Passage provided -

Monday, 20 July 2015


In Saturday's Times there was such an interesting article written by Matthew Parriss about foregiveness.   It was in the light of the recent trial of one of the last remaining Nazi guards from Auswitchz (sorry about the spelling) and his subsequent imprisonment.

Some of his victims said they would never forgive him and others said they had already done so -this raises such an important issue and one which I feel is such a very personal one that it is hard to come to a decision which side to come down on.

One lady who had lost thirty of her close relatives there spoke so movingly about forgiveness and the necessity to forget the past - others said they never could forgive or forget.

My previous husband had been on the so-called 'Death Railway' across Thailand as a prisoner-of-war of the Japanese.   He had been taken prisoner as a boy soldier shortly after his seventeenth birthday.   He rarely spoke of  his ordeal and managed to live a happy, relatively healthy life until the age of sixty six.   But he never found the  will to forgive.   He could not forgive his captors for their cruelty and their lack of humanity.
 Yet his friend,an ordained minister, who later on became Chaplain to the Queen, who was a prisoner with him and I have to say a very great support to him - I would almost go so far as to say that without his support and friendship my husband would probably not have survived the many attacks of malaria (both kinds), pellagra, dysentry, beri-beri and many more - forgave to the extent of having a Japanese curate in his parish after the war ended.

So I think we can conclude from that that any kind of forgiveness is a very personal thing - some people find it much easier than others.
And I don't think this just applies to major issues like the ones above; I think it probably applies all down the line.


Mary said...

I've always tried to be forgiving, especially to friends/acquaintances, but to family members who have caused me terrible sadness and stress, I cannot really forgive. This is directed to some close relatives who treated my dear mother badly, and to my only son. He no longer has anything to do with his dad, me, our entire family because he married a sociopathic, cruel, conniving woman (5 yrs. ago) who has brainwashed him! I don't usually knock anyone when blogging or commenting but feel so strongly, and so hurt for us all now that such a once so dear and caring person is no longer in our lives - and sadly doesn't have the gumption to stand up to that wicked woman.
OK enough - I'm off my soapbox now and feel better having shared my unforgiving side!
Mary -

Heather said...

I am amazed at some people's capacity to forgive the most awful things. I like to think I am compassionate but am not sure I could forgive those horrendous war crimes.

Joanne Noragon said...

You absolutely are correct; forgiveness is personal, like every choice we make in life. I find it easy to forgive much, but do not forgive my daughter and her husband for having children they did not intend to take care of, wounding them deeply, mentally, and never owning up to the harm they have done. This abuse is unconscionable. It is harder for a child to come to terms with being abandoned when the parent will not admit fault, but strives mightily to remain the parent of "my lovely children!"

Collected data -
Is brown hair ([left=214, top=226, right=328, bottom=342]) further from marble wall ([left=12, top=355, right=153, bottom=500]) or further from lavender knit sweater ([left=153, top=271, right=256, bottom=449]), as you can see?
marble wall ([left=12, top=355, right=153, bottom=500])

Directive A -
Name every commenter whose remarks appear in the forgiveness post.
Directive B -
Write a continuation of the forgiveness post, starting after its final sentence.
The lines have no connection to the forgiveness post.

Task response A -
Mary, Heather, Joanne Noragon

Task response B -
As for the little wrennies, mine are very shy, too. However, they maintain a nest in a bird house in the same tree as and very near my bird feeders. The current wren papa (they live several years and sire multiple broods with different wren mamas in wren houses and trees all over my property) no longer scolds all the incoming birds, much. We see both parents on the safflower feeder; it's closest to home. Then we see all the little ones emerging over the summer, and some go to the feeder, but most feed from the ground, under the feeder. My birds give me peace.

angryparsnip said...

As I understand from what many people have said forgiveness is for the the person who was hurt and the forgiveness is for themselves.
When I was going for help after the x walk out one morning (while I was driving the kids to school, coward) I asked her do I have to forgive him and what he did to children and me. She said no you don't have to.
He was abusive. I have and will not ever forgive him and his horrific action toward us. But I have not let it color my life that I am screaming and crazed everyday about him.
The mental scar of his actions are a reminder everyday but we go on the best we can and live our life. I have cut off all ties and rarely speak of him and never speak to him. He does not control my life anymore. Although the scars run deep.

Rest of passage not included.